What the task requires:
Please write out all the items below again with each "white wall" swapped for "plain wall" and nothing else changed. Leave the pictures out.

[Records from a dataset]
+---+

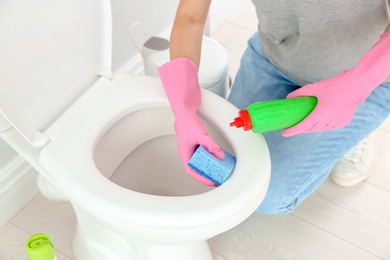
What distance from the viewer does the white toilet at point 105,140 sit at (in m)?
0.77

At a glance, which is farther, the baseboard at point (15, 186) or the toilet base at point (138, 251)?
the baseboard at point (15, 186)

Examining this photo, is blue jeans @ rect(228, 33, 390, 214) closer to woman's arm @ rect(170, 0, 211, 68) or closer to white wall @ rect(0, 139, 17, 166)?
woman's arm @ rect(170, 0, 211, 68)

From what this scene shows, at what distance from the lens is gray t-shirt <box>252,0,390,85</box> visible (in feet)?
2.88

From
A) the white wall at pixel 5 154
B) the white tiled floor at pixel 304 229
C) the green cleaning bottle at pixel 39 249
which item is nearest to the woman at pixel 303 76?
the white tiled floor at pixel 304 229

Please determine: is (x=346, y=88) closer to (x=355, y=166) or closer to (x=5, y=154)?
(x=355, y=166)

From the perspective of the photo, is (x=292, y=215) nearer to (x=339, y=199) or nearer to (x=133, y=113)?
(x=339, y=199)

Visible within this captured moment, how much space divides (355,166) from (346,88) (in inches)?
20.4

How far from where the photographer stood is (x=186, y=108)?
0.85 m

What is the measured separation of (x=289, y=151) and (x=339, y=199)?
0.27 m

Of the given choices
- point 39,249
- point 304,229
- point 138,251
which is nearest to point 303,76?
point 304,229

+---+

Task solution:
What distance from the viewer does the white toilet at point 105,140 sit at (in m)?
0.77

At a glance, which is farther, the baseboard at point (15, 186) or the toilet base at point (138, 251)?
the baseboard at point (15, 186)

Examining this photo, is blue jeans @ rect(228, 33, 390, 214) closer to woman's arm @ rect(170, 0, 211, 68) or closer to plain wall @ rect(0, 139, 17, 166)?
woman's arm @ rect(170, 0, 211, 68)

From what this scene shows, at what distance from the lens is gray t-shirt <box>252,0,390,85</box> visible (in feet)?
2.88

From
A) the plain wall at pixel 5 154
B) the white tiled floor at pixel 304 229
C) the green cleaning bottle at pixel 39 249
which item is nearest to the woman at pixel 303 76?
the white tiled floor at pixel 304 229

Please determine: is (x=346, y=88) closer to (x=355, y=166) or closer to (x=5, y=154)?
(x=355, y=166)

From the perspective of the photo, is (x=292, y=215) nearer to (x=339, y=199) or nearer to (x=133, y=113)?
(x=339, y=199)

Visible within this captured moment, how much space divides (355,166) from (346,88) (in inches)?
20.4

How far from where the photographer stood is (x=186, y=108)?
0.85 m

What is the measured separation of (x=289, y=151) and (x=339, y=199)?
0.27 m

Of the given choices
- point 39,249
- point 304,229
- point 138,251
which is nearest to point 303,76?
point 304,229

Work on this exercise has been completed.